Damon Lester, owner of Nissan of Bowie in Maryland, said people who live in apartments don't always understand how difficult it might be to access public charging, which isn't available everywhere and is often out of service. And the charging that is available is often hoarded by inconsiderate users who will leave their car plugged in all day, rather than maximize community benefit.
How much do you drive? Where do you park? How will you charge your car's battery?
"We urge consumers to ask those types of questions because many are not looking at EV ownership through that lens," he said.
Shoppers considering an EV purchase might want to go to an auto show to see what's on the market. At the Detroit show, they can ride in some on a test track, but they won't see any EVs that haven't been seen before: None of the four redesigned or freshened models revealed were electric.
Oh, shoot. Sorry about that.
Also at Congress, in response to a question from Automotive News Publisher KC Crain, General Motors President Mark Reuss made a considerably meaty comment on the state of the UAW talks less than three days before the contract was set to expire.
"We've made a lot of progress over the last few days, and I think the teams are doing this, and the give-and-take is really happening," he said. "So we're on a path."
Reuss has been around, and he knows what he's doing. He wasn't trying to negotiate through the media, and he was careful not to say anything that would offend the UAW or otherwise jeopardize the talks.
But his words about the progress being made will carry forward as marking that stage in the talks, whether we have a quick peace or a long strike: Progress was being made and a deal was within reach on Tuesday afternoon.

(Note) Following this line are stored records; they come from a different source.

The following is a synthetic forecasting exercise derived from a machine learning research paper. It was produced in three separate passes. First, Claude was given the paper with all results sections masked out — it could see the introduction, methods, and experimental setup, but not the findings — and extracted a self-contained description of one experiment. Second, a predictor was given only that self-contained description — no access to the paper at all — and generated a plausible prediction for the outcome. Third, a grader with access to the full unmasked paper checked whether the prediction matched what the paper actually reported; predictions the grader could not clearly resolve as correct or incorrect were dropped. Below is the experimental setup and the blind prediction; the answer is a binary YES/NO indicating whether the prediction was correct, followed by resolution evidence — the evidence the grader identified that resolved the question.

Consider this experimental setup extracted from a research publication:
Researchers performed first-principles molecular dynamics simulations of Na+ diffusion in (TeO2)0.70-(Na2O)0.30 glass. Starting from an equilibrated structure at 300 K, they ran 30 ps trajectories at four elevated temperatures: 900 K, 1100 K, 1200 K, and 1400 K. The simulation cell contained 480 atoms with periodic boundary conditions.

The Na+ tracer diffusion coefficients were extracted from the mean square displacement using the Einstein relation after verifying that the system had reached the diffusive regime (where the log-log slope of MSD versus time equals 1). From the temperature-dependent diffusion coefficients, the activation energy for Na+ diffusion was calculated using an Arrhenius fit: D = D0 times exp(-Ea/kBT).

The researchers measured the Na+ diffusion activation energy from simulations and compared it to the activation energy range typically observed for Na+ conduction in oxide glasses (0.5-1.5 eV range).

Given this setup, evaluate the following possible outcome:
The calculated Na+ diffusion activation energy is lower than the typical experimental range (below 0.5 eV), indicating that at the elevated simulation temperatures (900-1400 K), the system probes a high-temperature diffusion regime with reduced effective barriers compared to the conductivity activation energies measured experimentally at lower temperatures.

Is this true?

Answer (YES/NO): NO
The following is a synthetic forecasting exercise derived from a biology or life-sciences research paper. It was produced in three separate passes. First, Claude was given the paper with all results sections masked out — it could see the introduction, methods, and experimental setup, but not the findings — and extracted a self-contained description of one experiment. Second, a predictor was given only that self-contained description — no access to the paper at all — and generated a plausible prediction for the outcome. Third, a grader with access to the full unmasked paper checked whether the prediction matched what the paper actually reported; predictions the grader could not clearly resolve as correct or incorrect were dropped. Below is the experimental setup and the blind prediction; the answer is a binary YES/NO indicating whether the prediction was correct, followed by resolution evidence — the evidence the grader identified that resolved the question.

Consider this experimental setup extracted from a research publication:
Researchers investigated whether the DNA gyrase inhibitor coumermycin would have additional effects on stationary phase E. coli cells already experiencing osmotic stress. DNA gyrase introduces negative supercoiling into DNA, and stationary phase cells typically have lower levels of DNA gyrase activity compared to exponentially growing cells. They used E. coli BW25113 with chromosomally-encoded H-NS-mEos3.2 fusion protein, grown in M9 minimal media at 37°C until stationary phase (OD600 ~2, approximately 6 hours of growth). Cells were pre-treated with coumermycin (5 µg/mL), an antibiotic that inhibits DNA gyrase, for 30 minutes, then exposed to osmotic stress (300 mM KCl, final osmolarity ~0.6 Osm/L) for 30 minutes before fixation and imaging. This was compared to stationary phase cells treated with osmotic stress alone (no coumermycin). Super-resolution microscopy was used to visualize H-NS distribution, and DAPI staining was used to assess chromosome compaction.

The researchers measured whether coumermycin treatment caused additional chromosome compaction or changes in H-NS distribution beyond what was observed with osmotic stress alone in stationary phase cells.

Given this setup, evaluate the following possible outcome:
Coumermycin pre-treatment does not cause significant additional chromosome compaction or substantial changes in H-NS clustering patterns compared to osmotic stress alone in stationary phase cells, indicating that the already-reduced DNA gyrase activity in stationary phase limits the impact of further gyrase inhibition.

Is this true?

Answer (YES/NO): YES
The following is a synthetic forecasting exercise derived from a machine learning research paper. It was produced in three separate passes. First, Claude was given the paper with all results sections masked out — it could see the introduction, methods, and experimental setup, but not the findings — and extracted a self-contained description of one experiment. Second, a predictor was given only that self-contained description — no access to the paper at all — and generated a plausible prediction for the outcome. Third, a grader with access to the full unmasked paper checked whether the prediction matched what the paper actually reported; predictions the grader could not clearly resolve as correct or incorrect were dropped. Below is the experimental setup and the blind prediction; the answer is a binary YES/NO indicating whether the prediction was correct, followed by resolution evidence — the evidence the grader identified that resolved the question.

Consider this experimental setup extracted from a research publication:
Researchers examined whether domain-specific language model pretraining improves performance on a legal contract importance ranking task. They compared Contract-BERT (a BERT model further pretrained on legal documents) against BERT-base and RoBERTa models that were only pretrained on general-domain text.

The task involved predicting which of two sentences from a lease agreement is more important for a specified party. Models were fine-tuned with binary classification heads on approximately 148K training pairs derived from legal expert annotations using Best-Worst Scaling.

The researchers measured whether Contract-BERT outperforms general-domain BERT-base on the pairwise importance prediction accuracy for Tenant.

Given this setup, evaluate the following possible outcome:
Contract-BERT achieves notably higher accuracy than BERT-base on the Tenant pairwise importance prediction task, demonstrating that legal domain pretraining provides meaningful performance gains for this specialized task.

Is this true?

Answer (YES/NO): NO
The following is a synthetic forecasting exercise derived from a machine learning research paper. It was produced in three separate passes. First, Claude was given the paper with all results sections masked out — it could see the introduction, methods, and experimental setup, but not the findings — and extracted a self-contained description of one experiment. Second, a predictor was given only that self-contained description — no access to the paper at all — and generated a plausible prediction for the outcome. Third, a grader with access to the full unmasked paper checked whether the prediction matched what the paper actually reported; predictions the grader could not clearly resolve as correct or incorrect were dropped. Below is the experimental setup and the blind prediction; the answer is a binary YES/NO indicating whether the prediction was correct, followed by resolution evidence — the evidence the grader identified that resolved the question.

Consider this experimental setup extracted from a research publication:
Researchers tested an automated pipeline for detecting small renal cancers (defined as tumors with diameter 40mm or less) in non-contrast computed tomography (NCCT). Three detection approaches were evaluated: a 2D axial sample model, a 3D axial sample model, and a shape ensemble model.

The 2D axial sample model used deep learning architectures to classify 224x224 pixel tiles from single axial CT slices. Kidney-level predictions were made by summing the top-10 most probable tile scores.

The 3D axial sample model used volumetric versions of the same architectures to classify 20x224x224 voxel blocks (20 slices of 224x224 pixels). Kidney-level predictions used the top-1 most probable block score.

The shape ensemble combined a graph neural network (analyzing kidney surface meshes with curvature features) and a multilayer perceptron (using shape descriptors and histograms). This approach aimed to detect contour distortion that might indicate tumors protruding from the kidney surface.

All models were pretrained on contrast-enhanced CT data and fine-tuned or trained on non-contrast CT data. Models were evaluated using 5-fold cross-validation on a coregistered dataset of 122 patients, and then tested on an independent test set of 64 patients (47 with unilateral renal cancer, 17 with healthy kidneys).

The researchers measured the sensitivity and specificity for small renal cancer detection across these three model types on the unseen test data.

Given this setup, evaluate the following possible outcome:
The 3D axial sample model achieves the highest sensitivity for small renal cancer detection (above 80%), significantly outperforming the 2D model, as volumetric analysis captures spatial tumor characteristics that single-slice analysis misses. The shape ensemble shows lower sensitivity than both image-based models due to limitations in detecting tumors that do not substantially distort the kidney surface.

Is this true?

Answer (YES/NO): NO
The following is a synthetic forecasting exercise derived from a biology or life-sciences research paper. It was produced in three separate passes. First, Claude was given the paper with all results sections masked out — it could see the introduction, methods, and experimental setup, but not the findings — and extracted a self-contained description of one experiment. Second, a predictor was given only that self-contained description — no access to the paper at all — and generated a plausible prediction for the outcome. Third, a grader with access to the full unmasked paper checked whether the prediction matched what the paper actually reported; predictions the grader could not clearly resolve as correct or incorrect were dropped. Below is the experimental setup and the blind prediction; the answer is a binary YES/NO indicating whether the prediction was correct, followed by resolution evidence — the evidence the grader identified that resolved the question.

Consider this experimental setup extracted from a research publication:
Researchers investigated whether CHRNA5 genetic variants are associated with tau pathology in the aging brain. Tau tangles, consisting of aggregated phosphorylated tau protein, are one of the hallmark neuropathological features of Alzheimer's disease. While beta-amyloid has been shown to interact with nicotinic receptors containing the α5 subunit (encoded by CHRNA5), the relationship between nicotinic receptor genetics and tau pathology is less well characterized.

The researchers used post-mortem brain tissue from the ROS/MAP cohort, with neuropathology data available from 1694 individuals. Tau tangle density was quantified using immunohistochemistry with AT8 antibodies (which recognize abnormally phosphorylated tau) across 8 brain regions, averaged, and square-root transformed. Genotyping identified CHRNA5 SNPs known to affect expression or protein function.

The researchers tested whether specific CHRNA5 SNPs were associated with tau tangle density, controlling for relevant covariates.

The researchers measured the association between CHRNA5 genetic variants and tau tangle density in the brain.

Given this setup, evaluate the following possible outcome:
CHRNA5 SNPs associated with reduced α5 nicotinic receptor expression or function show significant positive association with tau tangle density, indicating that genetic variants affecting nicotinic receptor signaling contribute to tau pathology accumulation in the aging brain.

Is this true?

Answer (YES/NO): NO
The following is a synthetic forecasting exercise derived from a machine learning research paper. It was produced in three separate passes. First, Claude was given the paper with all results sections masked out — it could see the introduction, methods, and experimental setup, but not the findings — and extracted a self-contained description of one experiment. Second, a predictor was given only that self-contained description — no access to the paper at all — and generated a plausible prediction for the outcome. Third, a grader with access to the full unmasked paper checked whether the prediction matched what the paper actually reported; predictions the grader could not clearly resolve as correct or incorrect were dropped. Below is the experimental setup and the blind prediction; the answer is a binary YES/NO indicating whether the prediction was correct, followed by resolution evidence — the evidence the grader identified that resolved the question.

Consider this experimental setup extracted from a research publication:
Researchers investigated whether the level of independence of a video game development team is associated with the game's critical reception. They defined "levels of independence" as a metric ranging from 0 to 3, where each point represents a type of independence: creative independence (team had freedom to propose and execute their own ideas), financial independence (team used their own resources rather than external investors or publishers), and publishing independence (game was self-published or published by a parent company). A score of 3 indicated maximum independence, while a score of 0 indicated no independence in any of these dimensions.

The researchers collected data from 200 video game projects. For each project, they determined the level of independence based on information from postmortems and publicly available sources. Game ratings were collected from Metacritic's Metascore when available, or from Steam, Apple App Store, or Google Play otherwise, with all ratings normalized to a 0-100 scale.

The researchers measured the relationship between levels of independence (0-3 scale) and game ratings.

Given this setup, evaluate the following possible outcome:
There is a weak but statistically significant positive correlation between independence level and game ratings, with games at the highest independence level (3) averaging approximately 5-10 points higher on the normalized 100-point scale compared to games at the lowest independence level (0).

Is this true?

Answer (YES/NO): NO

By Thursday afternoon, it seemed less likely. How does it all turn out? Well, those of you reading this printed issue will already know if a strike was called or averted.
But however it turns out, we should remember for history's sake that Reuss accurately shared that progress was being made and there was reason to hope for a resolution without a strike.
He said it at the Automotive News Congress. Not Sorry!